捨てられ令嬢ですが、一途な隠れ美形の竜騎士さまに底なしの愛を注がれています。
「じゃあ、午後から出かけましょう。今から必要なものをリストアップしていただけますか?」
「あ、そうですね。わかりました」

 女性の必要なものは、彼には分らない。それは容易に想像が出来たので、私は彼の提案に素直に頷く。

「ついでに俺も必要なものを買いたそうかな。……洗剤とか、もうストックが……」

 彼がキッチンの戸棚を漁っている。……生活能力が高い人だなって、感心。

(私もこれくらいにならなくちゃ)

 ぐっとこぶしを握って、ヴィリバルトさんのようになろうと決意。

 もちろん、今までのんびりと暮らしていた貴族令嬢がいきなり彼のようになれるとは思わない。

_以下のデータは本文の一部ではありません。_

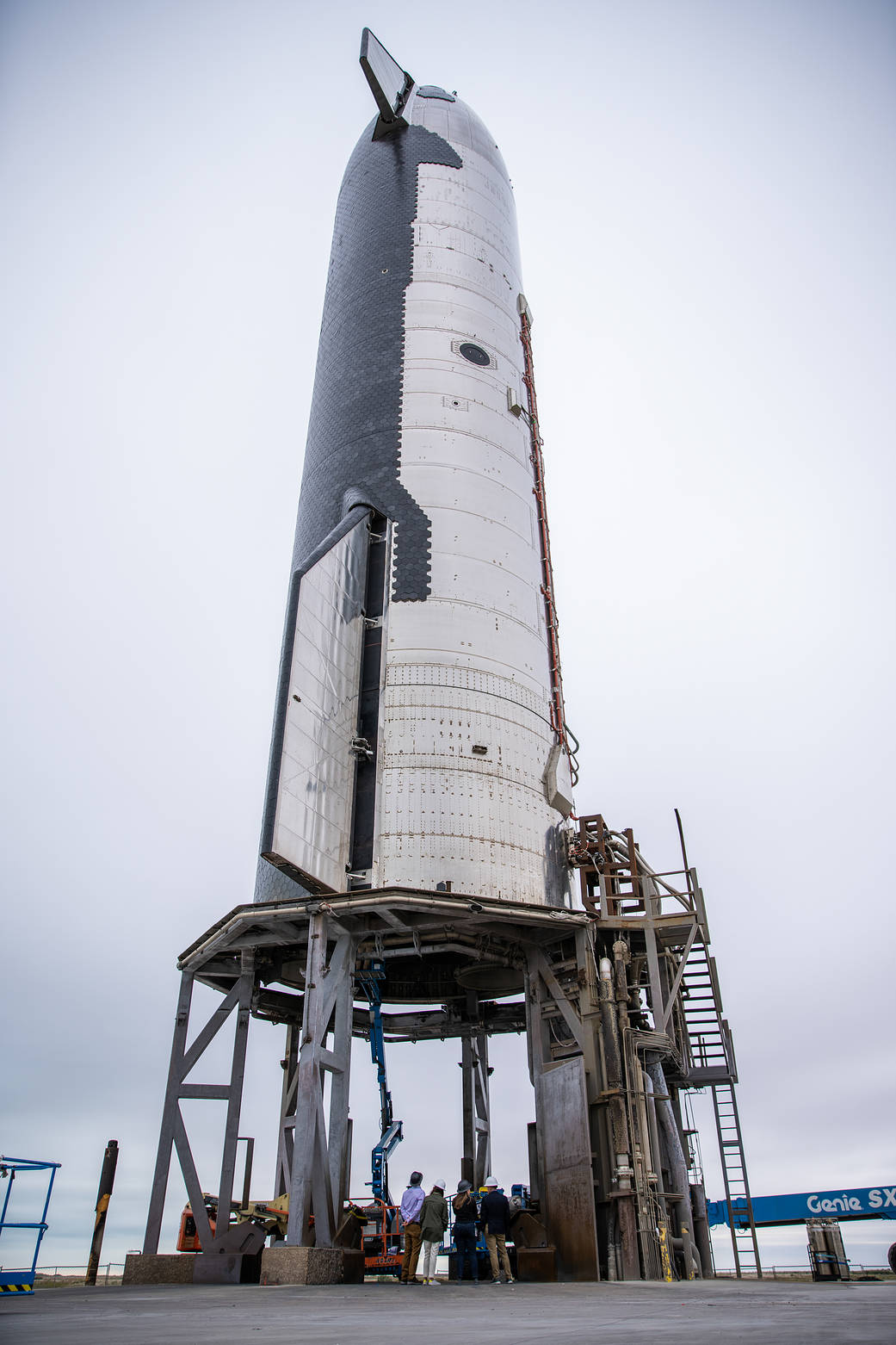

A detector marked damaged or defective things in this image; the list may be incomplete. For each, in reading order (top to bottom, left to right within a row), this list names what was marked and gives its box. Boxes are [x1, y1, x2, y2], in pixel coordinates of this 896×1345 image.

rusty steel structure [138, 36, 753, 1286]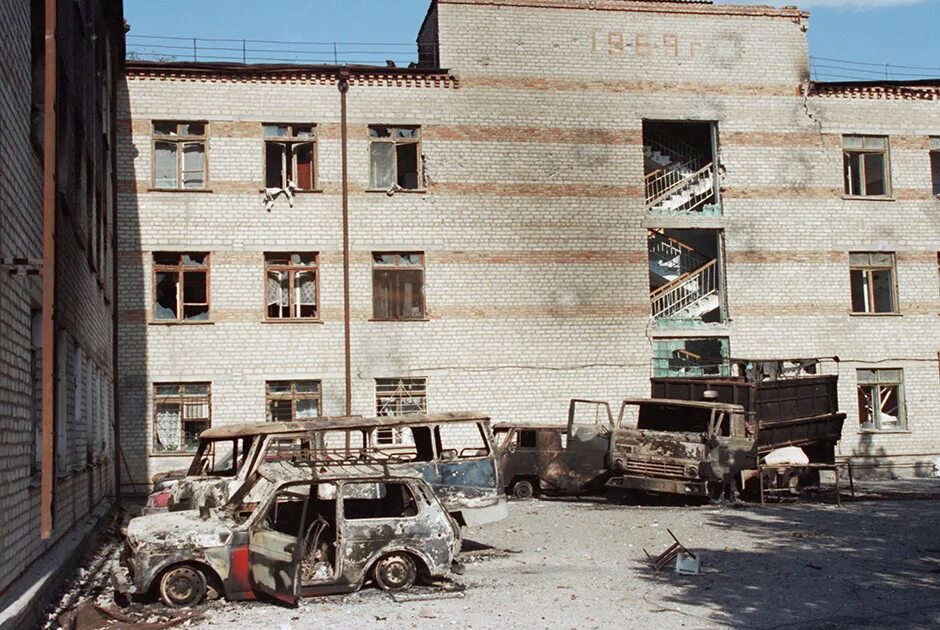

 だけど、小さなことからコツコツとやっていれば、いつかは近づける……と、思う。追いつけ追い越せだ。

(婚約破棄されたときはどうなるかと思ったけれど、親切な人に出逢えてよかったわ)

 ヴィリバルトさんの様子とか身分から、親切を装ってひどいことをする風にも見えない。

 本当、彼には感謝してもしきれないと思う。